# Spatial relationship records
— BEGIN —
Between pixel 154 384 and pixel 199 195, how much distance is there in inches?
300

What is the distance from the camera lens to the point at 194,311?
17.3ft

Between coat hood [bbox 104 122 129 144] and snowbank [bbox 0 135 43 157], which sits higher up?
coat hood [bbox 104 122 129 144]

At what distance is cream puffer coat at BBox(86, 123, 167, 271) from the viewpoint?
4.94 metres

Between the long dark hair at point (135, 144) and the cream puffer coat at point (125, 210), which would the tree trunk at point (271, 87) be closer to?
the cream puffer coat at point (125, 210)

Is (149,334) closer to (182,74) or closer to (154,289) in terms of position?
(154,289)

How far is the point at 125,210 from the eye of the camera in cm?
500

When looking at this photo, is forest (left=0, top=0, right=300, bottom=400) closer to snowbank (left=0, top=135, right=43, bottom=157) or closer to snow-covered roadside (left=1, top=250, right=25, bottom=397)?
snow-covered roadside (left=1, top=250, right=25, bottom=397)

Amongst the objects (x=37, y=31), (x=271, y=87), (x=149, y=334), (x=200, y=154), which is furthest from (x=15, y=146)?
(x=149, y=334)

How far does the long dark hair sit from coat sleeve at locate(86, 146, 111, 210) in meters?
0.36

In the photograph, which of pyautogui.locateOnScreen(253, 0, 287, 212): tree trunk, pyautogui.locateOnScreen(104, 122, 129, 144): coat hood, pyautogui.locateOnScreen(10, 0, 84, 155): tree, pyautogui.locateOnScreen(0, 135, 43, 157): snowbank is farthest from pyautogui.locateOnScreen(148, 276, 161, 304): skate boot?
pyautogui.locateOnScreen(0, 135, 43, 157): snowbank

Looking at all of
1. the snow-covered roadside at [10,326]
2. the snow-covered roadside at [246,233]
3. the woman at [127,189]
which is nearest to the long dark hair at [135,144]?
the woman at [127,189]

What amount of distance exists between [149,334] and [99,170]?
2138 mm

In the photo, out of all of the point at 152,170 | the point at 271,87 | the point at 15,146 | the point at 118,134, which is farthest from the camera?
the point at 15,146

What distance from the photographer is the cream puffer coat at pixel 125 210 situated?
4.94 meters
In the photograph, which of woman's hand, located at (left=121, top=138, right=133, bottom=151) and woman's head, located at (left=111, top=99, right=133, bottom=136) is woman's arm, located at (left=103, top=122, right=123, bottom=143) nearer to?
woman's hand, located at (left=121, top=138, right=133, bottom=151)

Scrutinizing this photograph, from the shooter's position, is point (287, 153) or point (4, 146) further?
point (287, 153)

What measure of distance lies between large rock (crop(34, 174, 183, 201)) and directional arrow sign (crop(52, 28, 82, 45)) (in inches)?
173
— END —
Retype the lines above exactly, from the line containing "What is the" up to and including the line containing "4.94 metres".

# Task answer
What is the distance from the camera lens to the point at 194,311?
17.3ft

Between coat hood [bbox 104 122 129 144] and snowbank [bbox 0 135 43 157], which sits higher up?
coat hood [bbox 104 122 129 144]

At what distance is cream puffer coat at BBox(86, 123, 167, 271) from the viewpoint?
4.94 metres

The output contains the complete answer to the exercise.